Lors du sommet entre la Chine et l'Europe, Bruxelles, 2019
Lors du sommet entre la Chine et l'Europe, Bruxelles, 2019 © AFP / Dursun Aydemir / ANADOLU AGENCY

C'est un accord atypique, concède Sébastien Jean, en évoquant le sommet qui se tient aujourd'hui par visio-conférence entre la Chine et l’Europe. D'un côté, le président Xi Jingping. De l'autre : Charles Michel, le président du Conseil européen, Ursula von der Leyen, la présidente de la Commission et la chancelière allemande, Angela Merkel, car l’Allemagne assure actuellement la présidence tournante de l’Europe. Il s’agit ici de reprendre des négociations économiques entamées en 2013, une durée de négociations exceptionnelle : "C'est un accord atypique, par l'importance du partenaire et l'ensemble de sujets couverts par les négociations."
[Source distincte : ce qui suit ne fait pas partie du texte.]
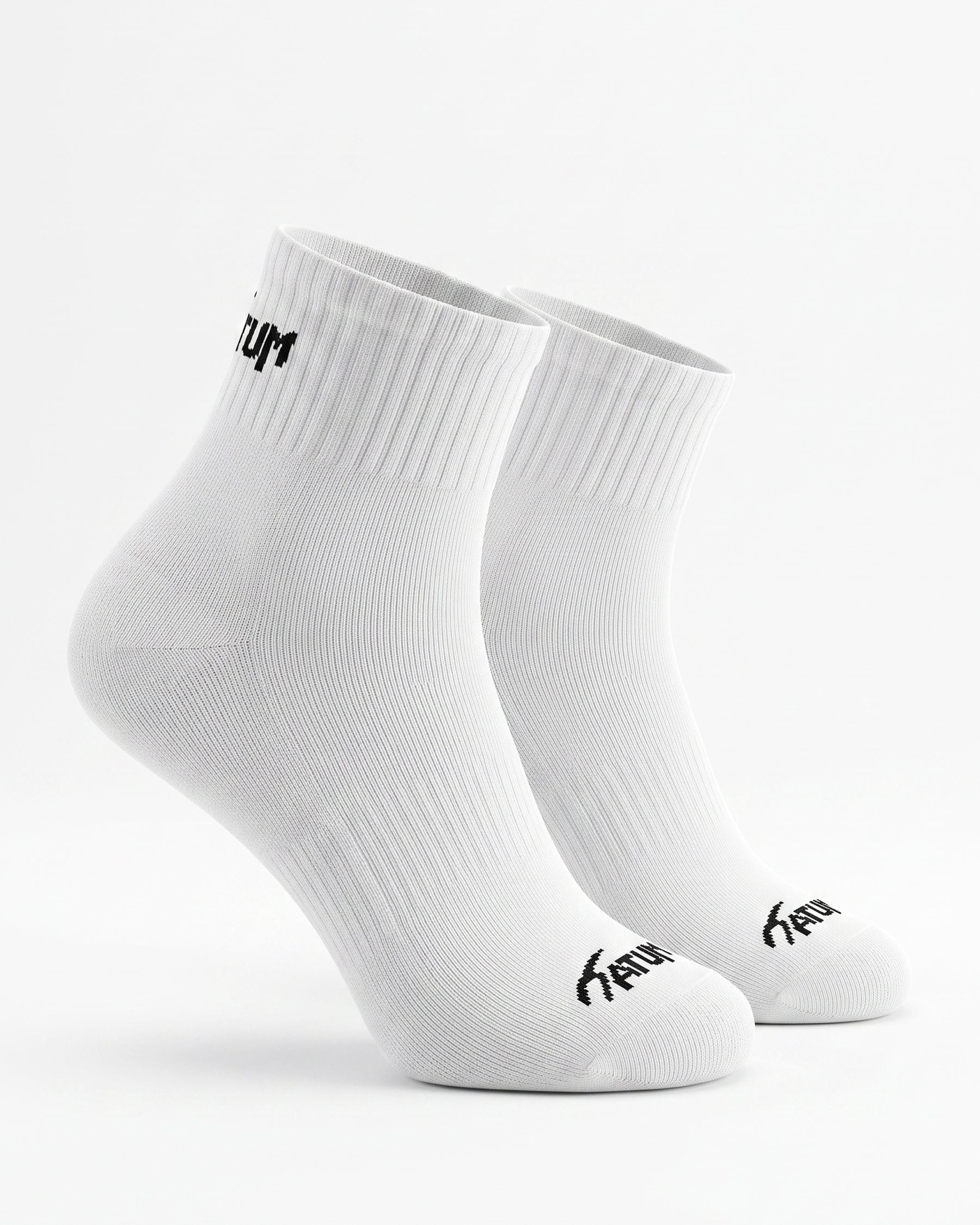 Unisex White Half Socks-Atum -93580153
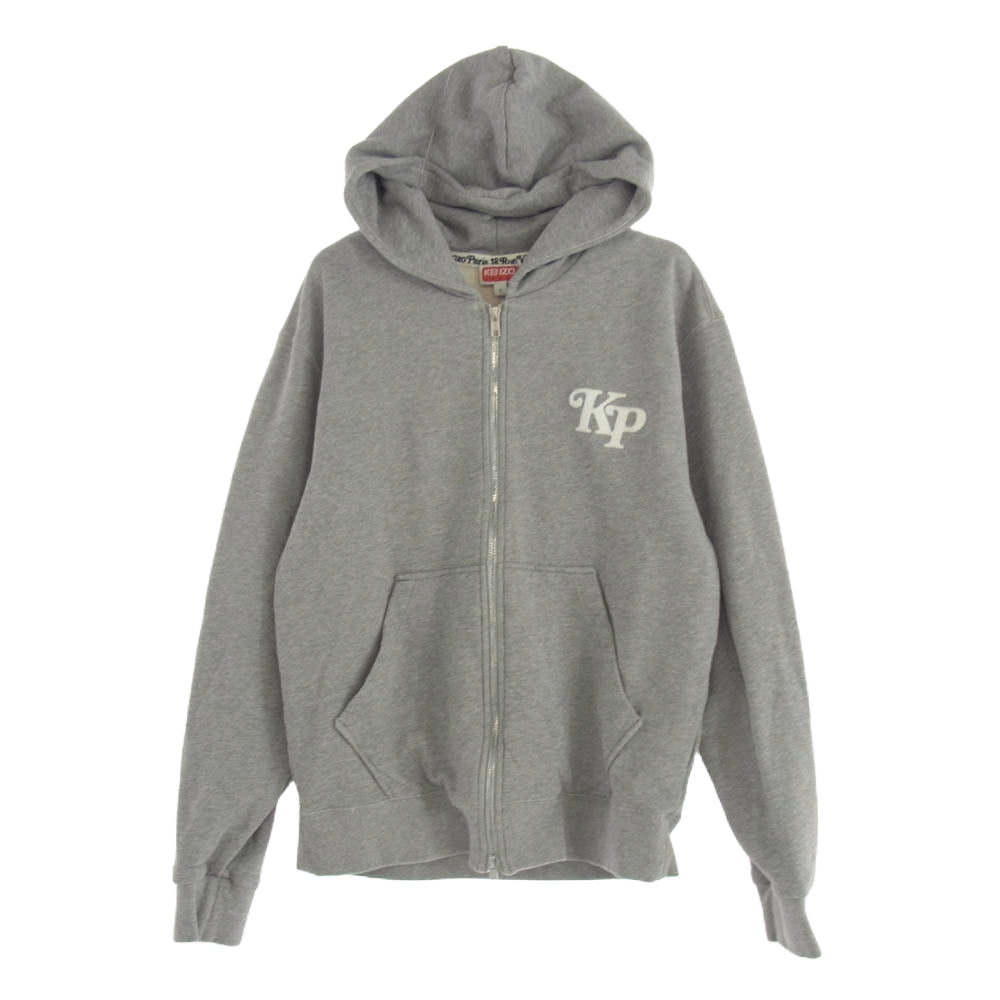 KENZO ケンゾー FE55SW2104MG × Verdy ヴェルディー Full Zip Hoodie グラフィックロコプリント ジップパーカー フーディー グレー系 S【中古】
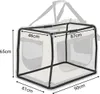 A beige fabric dog transport box with black metal frame and mesh inserts, shown with dimensions indicated. Náhľad obrázku produktu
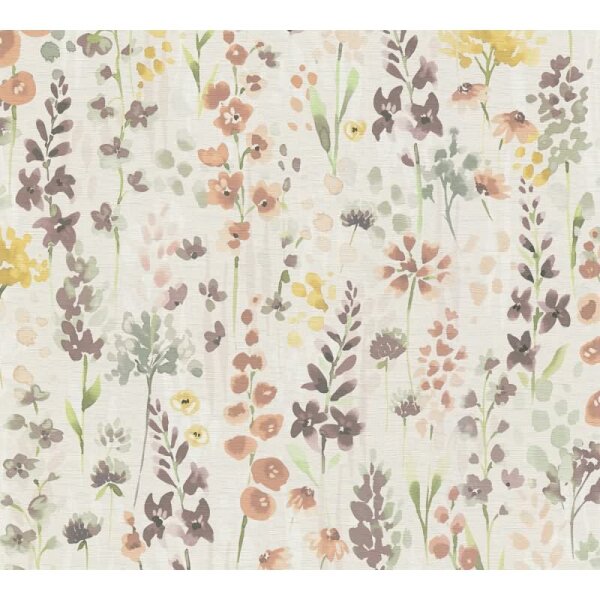 Florale Tapete Aquarelloptik Braun Beige – Blumen Vliestapete natürlich verspielt AS-Creation (396062)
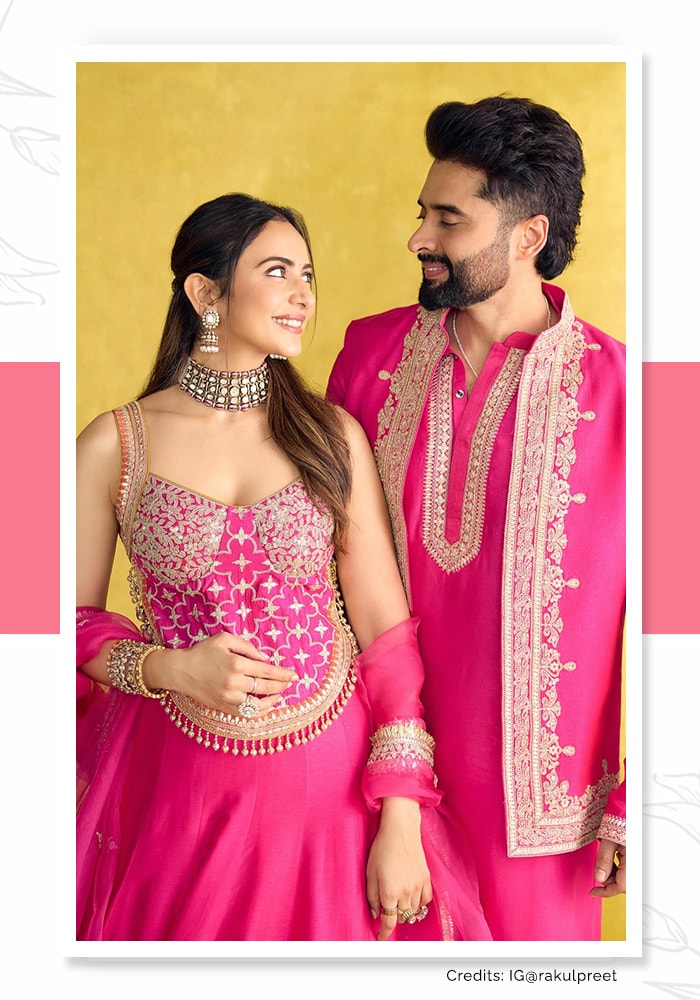 Rakul Preet with her husband Jacky in a matching pink outfit.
Objectif : trouver un accord pour "protéger les investissements sur place, sur la nature des accords de concurrence, définir les accords dans lesquels on échange" car aujourd'hui, il apparaît plus facile pour des chinois d'investir en Europe que pour les Européens d'investir en Chine, concède  Sébastien Jean, "le but c'est de rééquilibrer ça". Les montants européens en Chine sont de l'ordre de 200 milliards d'euros, avec des points de friction : "C'est une négociation vaste et très politique, pour essayer un partenariat un peu plus poussé", qui comporte malgré tout "la question des droits de l'homme sur le Ouigour, sur Hong Kong, ou la limitation d'accès aux marchés euro (le cas Huawei)".  D'après le directeur du CEPII, pour les entreprises européennes, "il est [encore] difficile d'investir en Chine et d'exporter là bas".